Monday, January 12, 2015

Book Review - The Secret History of the Mongol Queens




In my opinion, the author deserves even more credit for this book than "Genghis Khan and the Making of the Modern World", simply because historians tend to play down women's contribution to shaping the world in official records. His mere efforts to glue together a chunk of Mongolian history related to women from bits and pieces he uncovered during research deserve commendation.
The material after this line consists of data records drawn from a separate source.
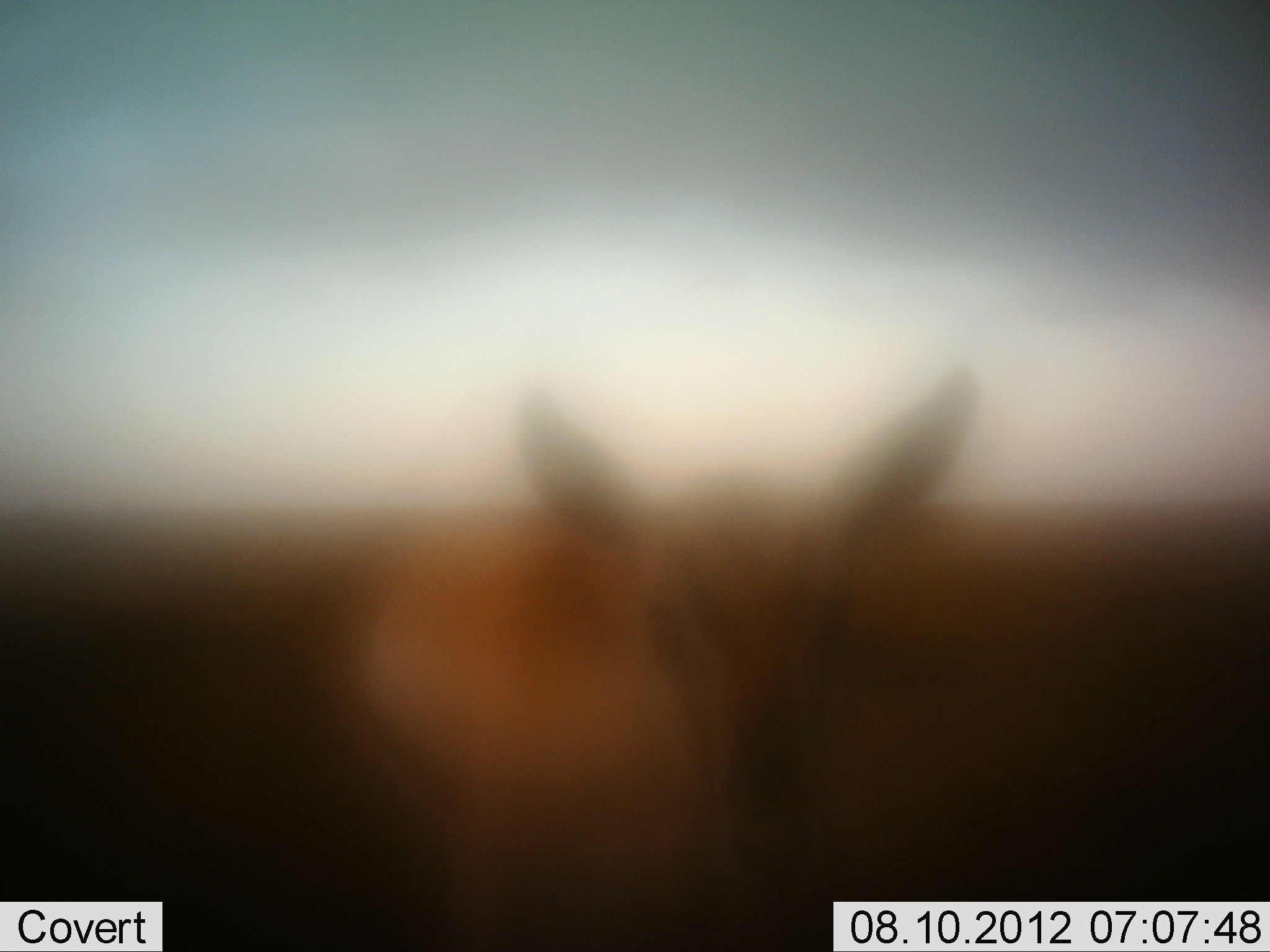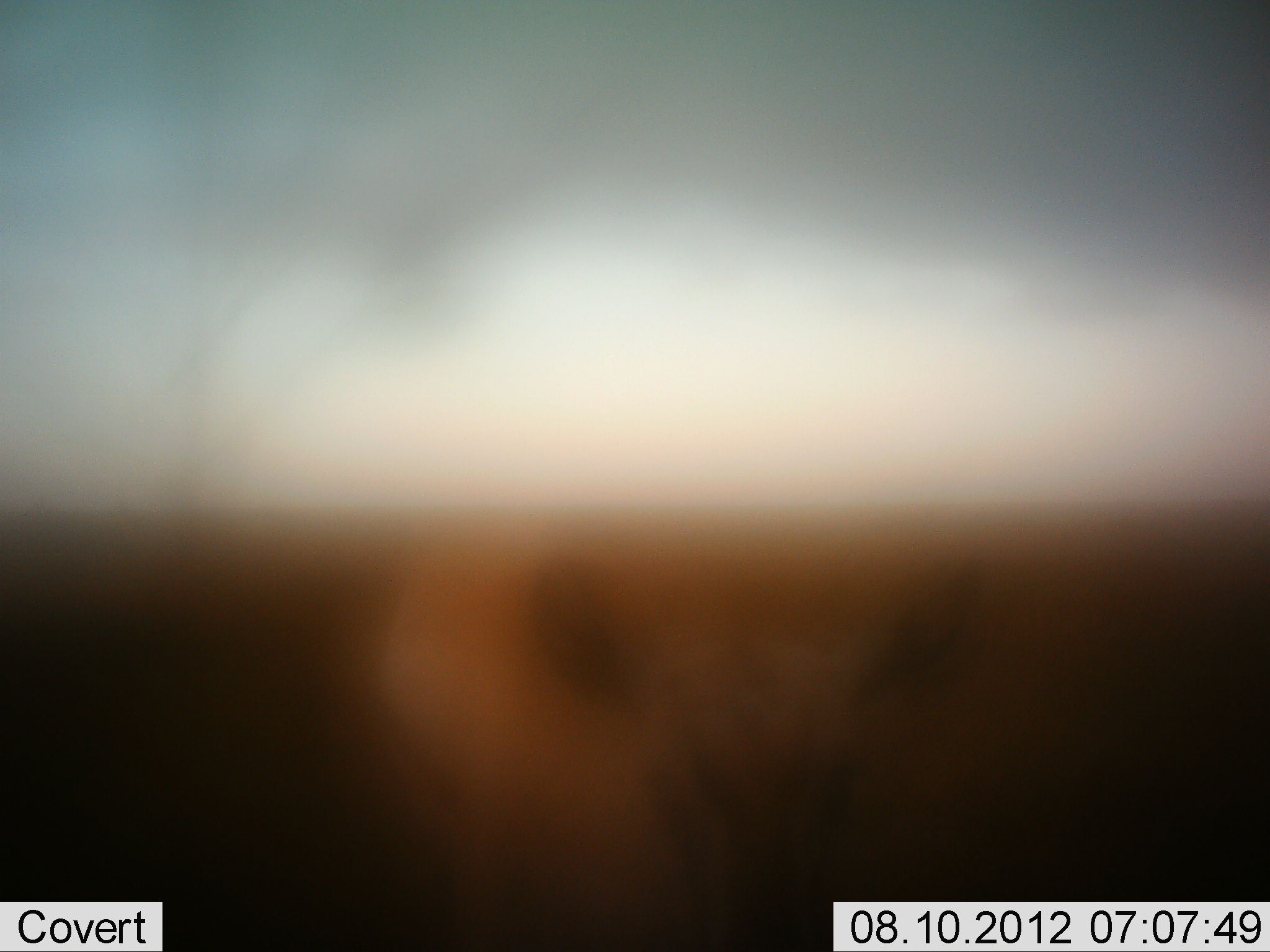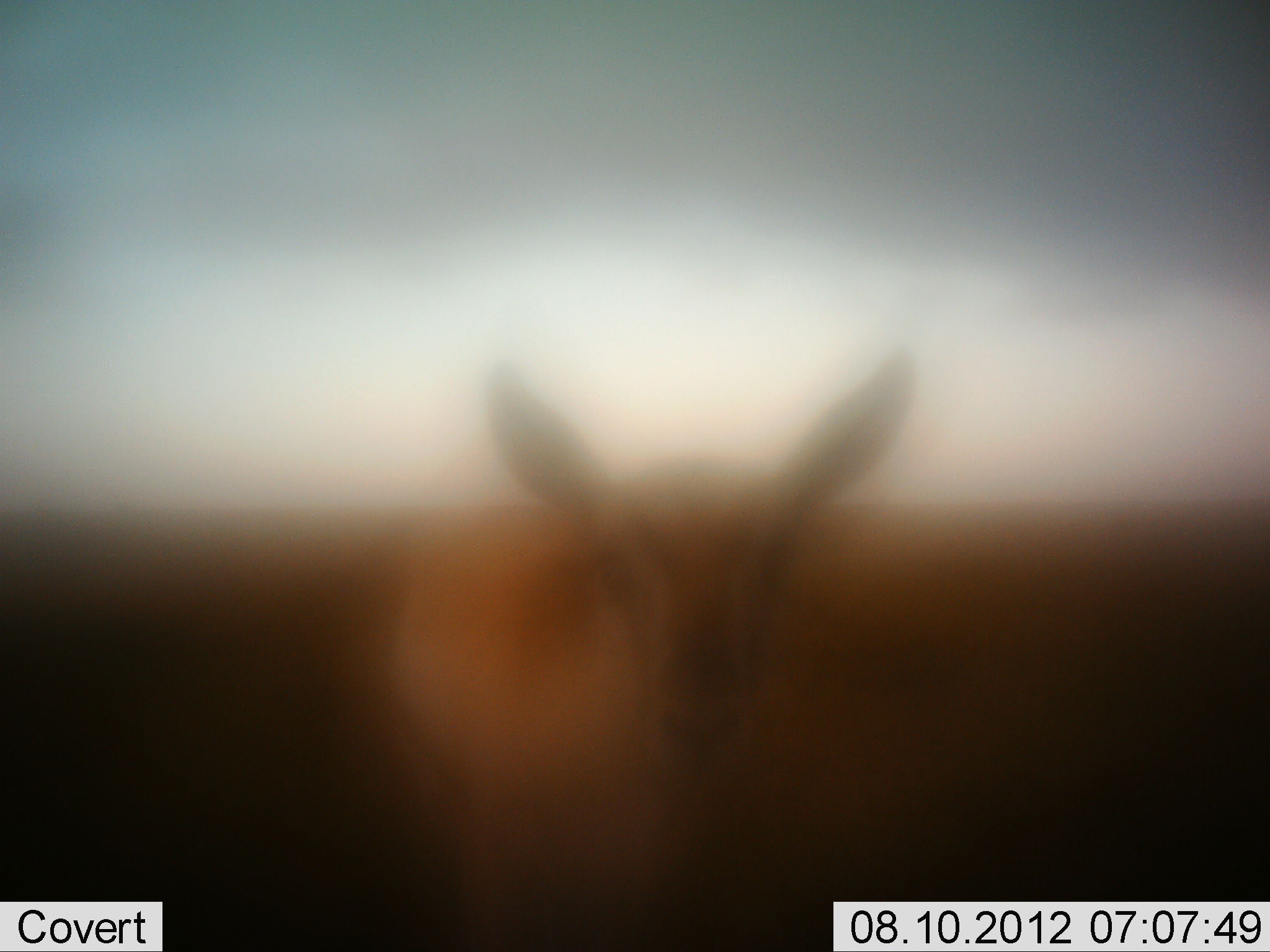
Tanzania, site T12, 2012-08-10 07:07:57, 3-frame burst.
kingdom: Animalia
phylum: Chordata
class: Mammalia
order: Artiodactyla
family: Bovidae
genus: Eudorcas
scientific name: Eudorcas thomsonii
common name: thomson's gazelle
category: gazellethomsons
Gazellethomsons (thomson's gazelle) (Eudorcas thomsonii), count 1. Behavior (volunteer vote fractions): standing 90%, resting 0%, moving 0%, interacting 10%. Young present (vote fraction): 0%. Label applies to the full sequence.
By presenting such important historical facts, he gives readers better insight into Genghis Khan's philosophy about maintaining the correct balance between male and female in the organization of life based on the religion of Mother Earth and the Eternal Blue Sky.

The accounts of life events and political marriages of Genghis Khan's daughters like Alaqai, Al-Altun, Tolai and Tumelun are fascinating, as is the story related to Khutulun (the great great granddaughter of Genghis Khan), the All White Princess who fought like a man alongside her father and who never lost a single wrestling match. Even more gripping is the drama of the gritty circumstances that Queen Manduhai the Wise (a descendant from Genghis Khan's lineage) had to face when she tried to keep a Borijin male heir alive and healthy in order to put him on the throne in a desperate attempt to hold the crumbling Mongol Empire together, and of how she succeeded.
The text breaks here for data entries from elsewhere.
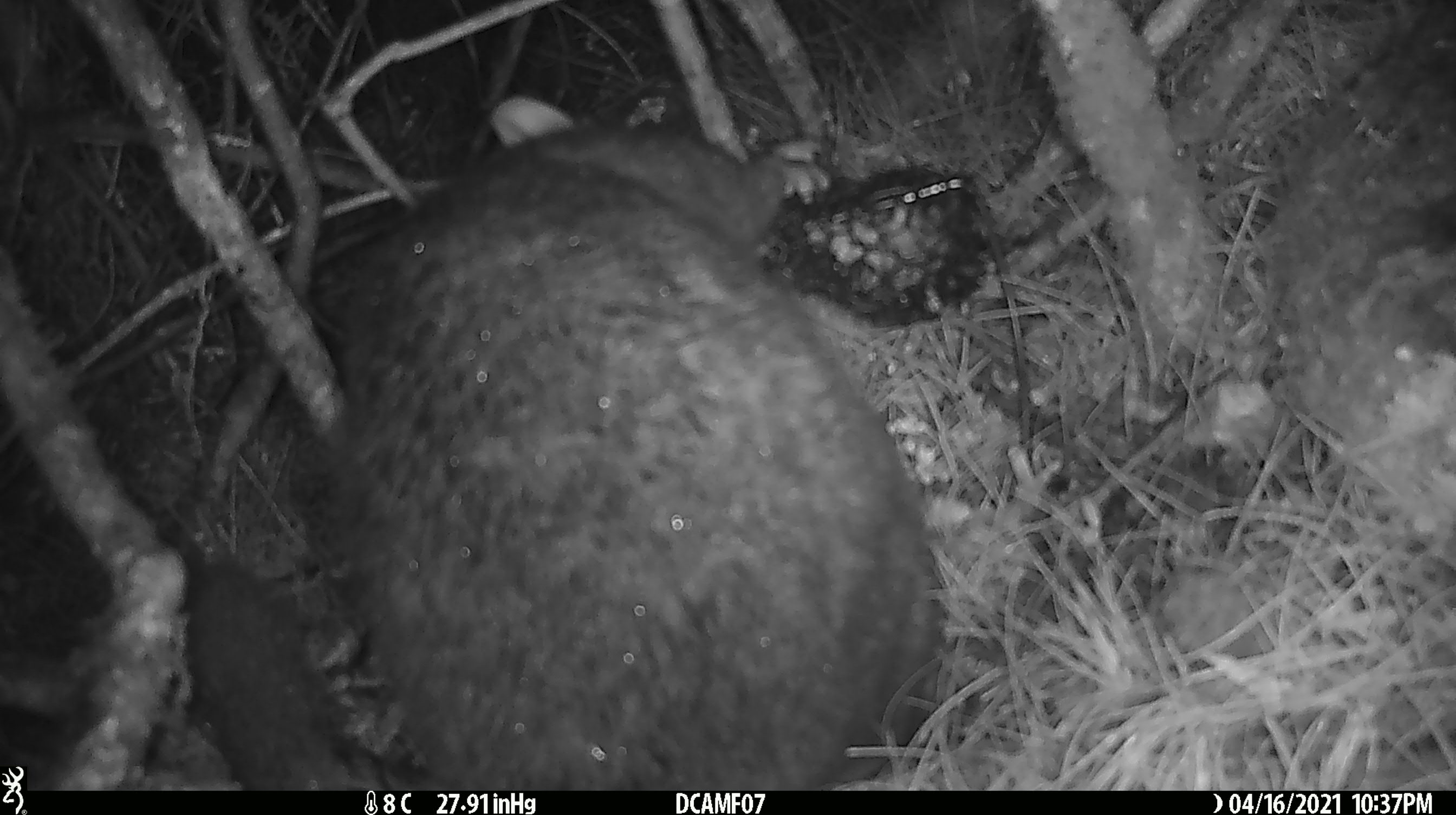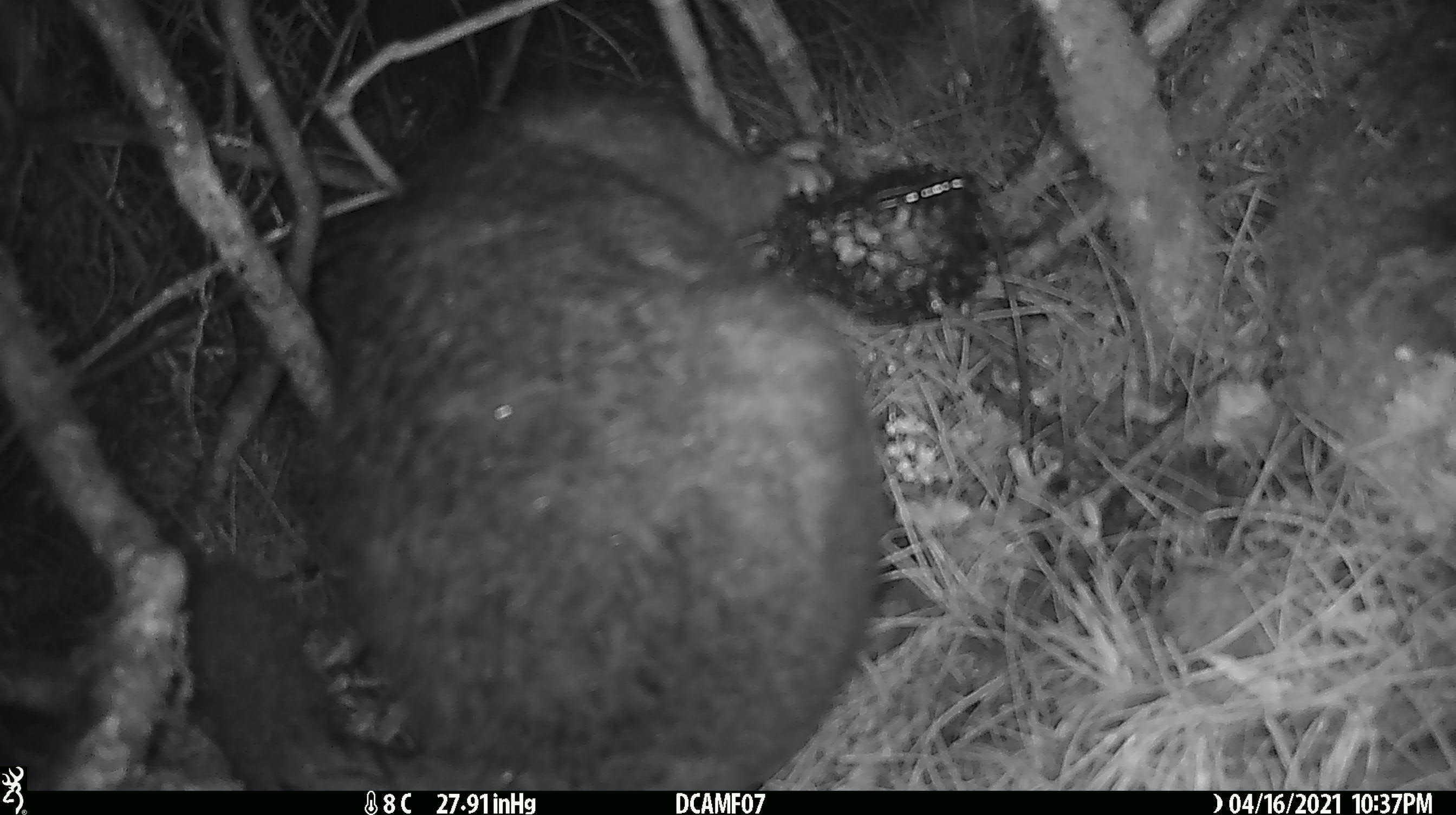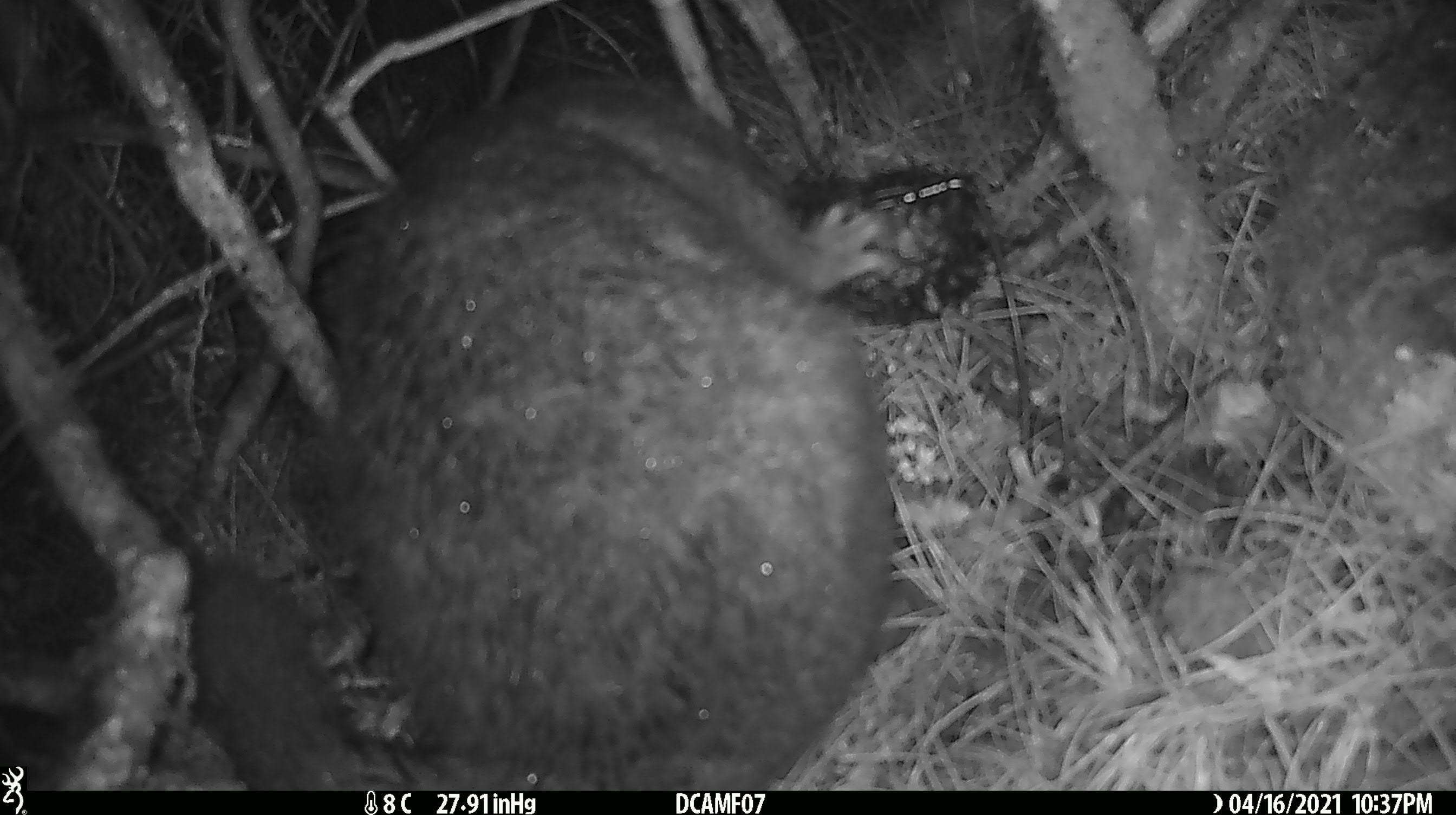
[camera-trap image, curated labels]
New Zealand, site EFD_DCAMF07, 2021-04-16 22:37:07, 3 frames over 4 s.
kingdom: Animalia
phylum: Chordata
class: Mammalia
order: Diprotodontia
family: Phalangeridae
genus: Trichosurus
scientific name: Trichosurus vulpecula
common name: common brushtail possum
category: possum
I was amazed to learn in the Epilogue that the Moghul emperor Shah Jahan who built the Taj Mahal was a distant heir of Genghis Khan and Borte, and that the Taj Mahal was designed to resemble a Mongolian "ger" (tent). Another surprise is that the story of the Mongolian princess Khutulun had inspired Francois Petis de la Croix to write a fable with the character "Turandot", which in turn inspired Giacomo Puccini's opera "Turandot" and Friedrich von Schiller's German play "Turandot, Prinzessin von China"!

Weatherford's dramatic narrative makes this book another engrossing read after "Genghis Khan and the Making of the Modern World".